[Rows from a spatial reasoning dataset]
════════
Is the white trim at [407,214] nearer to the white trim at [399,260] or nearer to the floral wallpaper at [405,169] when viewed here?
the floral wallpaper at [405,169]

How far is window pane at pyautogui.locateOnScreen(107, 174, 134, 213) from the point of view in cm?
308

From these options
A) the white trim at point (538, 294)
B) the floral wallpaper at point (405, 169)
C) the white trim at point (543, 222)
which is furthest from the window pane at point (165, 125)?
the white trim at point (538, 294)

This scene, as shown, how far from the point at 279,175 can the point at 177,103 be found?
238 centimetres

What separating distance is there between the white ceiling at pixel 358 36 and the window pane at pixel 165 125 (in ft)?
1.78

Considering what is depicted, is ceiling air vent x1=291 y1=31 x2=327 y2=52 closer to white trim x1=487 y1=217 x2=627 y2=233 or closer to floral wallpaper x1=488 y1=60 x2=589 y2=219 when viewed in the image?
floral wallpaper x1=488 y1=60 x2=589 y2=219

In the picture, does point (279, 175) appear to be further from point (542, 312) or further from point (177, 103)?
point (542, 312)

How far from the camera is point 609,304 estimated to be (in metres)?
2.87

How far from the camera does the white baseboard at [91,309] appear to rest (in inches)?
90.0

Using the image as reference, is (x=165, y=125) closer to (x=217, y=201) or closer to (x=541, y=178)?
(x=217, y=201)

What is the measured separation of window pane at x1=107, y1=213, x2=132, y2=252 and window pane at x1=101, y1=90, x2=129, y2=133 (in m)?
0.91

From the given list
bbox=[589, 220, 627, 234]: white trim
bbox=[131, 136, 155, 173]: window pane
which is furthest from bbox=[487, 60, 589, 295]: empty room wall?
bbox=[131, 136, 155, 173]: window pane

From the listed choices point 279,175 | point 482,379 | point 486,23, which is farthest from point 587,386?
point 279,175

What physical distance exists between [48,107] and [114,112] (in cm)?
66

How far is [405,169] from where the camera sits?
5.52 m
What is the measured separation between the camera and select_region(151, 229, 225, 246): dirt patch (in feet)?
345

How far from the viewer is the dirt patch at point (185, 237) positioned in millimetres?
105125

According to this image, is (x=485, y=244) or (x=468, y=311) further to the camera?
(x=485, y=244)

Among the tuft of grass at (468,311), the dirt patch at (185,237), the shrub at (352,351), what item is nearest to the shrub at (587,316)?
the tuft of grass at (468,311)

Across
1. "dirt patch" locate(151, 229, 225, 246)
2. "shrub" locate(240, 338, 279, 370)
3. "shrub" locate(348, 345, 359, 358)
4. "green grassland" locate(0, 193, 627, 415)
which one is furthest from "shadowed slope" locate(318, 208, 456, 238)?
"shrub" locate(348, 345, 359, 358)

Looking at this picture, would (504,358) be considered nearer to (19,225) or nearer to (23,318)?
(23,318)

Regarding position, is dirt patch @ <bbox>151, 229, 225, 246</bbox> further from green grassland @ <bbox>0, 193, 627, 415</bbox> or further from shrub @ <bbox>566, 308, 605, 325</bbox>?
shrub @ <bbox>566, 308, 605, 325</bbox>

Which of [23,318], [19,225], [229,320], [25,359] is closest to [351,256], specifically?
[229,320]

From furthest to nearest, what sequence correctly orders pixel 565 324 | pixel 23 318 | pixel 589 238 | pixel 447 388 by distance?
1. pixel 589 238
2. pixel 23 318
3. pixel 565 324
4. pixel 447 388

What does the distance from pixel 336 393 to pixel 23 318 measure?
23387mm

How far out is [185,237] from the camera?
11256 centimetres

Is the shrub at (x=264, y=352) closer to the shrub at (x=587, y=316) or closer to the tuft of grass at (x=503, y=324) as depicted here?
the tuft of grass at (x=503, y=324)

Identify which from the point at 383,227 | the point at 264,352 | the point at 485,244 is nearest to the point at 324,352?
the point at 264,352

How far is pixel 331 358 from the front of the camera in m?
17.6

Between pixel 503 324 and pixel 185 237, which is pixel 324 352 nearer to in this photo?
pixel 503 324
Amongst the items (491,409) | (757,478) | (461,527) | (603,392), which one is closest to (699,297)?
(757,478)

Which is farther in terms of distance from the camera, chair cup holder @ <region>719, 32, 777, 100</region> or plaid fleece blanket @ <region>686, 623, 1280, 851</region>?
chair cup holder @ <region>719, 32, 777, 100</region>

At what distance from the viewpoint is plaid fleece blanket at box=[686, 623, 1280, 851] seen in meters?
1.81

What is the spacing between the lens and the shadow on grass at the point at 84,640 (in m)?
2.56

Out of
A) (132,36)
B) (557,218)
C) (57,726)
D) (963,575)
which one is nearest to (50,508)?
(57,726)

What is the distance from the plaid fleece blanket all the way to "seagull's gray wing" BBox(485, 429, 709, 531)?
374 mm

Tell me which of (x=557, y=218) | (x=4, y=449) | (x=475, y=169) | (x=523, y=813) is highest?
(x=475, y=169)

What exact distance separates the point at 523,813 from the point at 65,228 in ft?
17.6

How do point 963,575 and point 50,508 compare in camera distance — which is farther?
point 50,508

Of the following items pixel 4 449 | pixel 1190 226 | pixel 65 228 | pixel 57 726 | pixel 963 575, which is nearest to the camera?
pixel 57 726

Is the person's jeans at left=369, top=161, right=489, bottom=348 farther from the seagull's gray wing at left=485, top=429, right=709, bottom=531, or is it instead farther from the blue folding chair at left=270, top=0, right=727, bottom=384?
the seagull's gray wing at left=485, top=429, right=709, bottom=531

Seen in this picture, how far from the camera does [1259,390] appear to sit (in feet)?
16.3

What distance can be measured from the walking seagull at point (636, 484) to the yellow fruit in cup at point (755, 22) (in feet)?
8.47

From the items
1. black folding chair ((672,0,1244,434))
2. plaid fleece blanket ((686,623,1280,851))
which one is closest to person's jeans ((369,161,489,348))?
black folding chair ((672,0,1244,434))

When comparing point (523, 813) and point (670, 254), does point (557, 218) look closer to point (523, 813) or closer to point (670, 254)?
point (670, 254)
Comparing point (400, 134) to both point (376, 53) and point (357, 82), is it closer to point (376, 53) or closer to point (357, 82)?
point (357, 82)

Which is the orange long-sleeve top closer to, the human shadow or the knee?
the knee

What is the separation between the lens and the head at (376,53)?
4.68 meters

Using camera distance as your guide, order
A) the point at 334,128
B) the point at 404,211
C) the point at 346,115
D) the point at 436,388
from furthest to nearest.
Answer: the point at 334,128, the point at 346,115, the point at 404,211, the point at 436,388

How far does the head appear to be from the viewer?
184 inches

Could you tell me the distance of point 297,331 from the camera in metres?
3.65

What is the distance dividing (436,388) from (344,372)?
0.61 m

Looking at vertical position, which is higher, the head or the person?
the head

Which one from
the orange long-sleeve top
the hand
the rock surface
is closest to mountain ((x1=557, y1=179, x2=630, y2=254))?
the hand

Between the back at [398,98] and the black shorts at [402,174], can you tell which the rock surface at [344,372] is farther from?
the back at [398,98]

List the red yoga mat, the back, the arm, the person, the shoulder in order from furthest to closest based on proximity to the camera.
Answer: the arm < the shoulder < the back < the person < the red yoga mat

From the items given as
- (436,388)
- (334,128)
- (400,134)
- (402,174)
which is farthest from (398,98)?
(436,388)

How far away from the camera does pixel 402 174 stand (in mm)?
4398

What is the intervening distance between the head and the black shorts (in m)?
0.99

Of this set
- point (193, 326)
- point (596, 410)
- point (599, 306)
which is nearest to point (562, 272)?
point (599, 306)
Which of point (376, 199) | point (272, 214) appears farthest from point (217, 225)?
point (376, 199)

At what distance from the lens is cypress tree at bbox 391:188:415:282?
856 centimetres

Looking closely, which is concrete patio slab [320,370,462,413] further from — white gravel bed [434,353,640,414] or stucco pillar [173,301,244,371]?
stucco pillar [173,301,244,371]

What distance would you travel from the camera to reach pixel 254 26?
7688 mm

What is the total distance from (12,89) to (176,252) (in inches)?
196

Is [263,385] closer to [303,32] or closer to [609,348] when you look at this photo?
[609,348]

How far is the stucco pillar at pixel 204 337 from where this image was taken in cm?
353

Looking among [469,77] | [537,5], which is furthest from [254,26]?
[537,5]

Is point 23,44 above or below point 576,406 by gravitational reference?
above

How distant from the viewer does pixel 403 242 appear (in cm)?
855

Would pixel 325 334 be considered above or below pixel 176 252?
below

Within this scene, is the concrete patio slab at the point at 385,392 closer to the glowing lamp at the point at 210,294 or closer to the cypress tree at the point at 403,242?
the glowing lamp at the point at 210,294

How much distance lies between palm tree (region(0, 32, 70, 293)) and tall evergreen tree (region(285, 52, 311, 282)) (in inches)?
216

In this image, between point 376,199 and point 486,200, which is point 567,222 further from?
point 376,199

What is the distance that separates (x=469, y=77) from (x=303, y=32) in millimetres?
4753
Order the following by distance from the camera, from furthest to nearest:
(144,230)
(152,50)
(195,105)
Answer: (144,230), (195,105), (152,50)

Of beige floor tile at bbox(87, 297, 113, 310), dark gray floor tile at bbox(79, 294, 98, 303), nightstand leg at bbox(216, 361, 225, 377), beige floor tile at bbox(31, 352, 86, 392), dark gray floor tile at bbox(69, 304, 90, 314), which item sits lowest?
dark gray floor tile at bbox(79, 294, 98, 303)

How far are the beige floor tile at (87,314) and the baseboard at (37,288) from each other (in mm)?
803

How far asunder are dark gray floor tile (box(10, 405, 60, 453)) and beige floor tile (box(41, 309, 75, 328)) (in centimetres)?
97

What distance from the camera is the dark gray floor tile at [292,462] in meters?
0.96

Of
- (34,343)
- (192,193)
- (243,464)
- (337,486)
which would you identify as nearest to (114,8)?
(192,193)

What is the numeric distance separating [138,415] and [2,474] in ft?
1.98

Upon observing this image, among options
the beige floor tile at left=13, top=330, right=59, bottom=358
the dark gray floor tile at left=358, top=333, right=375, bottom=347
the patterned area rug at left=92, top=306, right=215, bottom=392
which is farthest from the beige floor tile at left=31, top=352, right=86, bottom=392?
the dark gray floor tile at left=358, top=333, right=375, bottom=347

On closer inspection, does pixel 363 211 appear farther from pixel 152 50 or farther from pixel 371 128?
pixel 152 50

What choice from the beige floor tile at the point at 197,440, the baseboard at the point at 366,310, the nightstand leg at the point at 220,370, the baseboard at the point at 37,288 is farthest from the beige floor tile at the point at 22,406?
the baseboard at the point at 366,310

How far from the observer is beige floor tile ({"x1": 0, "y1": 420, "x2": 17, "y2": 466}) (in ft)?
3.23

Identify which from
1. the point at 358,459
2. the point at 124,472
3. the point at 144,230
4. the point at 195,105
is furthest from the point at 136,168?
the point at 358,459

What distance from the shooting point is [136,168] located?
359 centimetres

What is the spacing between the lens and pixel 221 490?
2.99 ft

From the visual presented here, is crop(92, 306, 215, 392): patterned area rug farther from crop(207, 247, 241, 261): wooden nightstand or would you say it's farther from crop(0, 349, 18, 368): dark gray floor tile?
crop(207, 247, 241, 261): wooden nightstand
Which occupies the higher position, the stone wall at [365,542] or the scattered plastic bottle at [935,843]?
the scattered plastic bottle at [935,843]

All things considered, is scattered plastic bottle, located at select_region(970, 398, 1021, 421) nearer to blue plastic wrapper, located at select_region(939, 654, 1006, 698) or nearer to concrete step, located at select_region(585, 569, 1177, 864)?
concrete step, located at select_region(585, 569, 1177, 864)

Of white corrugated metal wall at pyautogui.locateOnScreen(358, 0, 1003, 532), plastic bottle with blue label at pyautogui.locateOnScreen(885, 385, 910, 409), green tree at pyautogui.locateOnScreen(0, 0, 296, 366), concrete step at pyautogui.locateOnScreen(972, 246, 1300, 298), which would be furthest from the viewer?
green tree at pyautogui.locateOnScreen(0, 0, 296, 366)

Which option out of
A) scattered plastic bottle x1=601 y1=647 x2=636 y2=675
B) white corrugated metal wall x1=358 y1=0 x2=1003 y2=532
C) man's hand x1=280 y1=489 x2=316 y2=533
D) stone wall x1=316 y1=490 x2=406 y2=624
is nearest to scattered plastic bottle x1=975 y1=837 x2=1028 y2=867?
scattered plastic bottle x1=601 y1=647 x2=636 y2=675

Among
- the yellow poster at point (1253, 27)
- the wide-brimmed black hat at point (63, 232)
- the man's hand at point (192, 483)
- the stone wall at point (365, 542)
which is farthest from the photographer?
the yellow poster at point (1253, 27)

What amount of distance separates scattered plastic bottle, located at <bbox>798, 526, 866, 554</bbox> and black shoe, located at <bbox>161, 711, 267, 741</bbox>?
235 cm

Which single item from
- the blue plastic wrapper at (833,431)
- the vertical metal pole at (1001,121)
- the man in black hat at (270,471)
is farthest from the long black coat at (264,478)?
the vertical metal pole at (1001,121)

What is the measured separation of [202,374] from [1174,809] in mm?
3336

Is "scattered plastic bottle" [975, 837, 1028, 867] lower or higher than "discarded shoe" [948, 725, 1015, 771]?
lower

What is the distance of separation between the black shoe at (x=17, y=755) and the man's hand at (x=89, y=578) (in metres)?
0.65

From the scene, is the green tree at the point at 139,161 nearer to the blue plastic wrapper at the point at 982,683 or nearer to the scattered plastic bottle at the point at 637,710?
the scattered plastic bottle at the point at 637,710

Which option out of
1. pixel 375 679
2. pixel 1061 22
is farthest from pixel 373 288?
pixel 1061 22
════════
* **Brief**: Rewrite the records starting at the line containing "From the scene, is" and ending at the last line of the records, changing "green tree" to "tall tree" and keeping everything else the same.

* **Answer to the exercise**:
From the scene, is the tall tree at the point at 139,161 nearer to the blue plastic wrapper at the point at 982,683 or nearer to the scattered plastic bottle at the point at 637,710?
the scattered plastic bottle at the point at 637,710

Which option out of
1. pixel 375 679
2. pixel 1061 22
is farthest from pixel 373 288?
pixel 1061 22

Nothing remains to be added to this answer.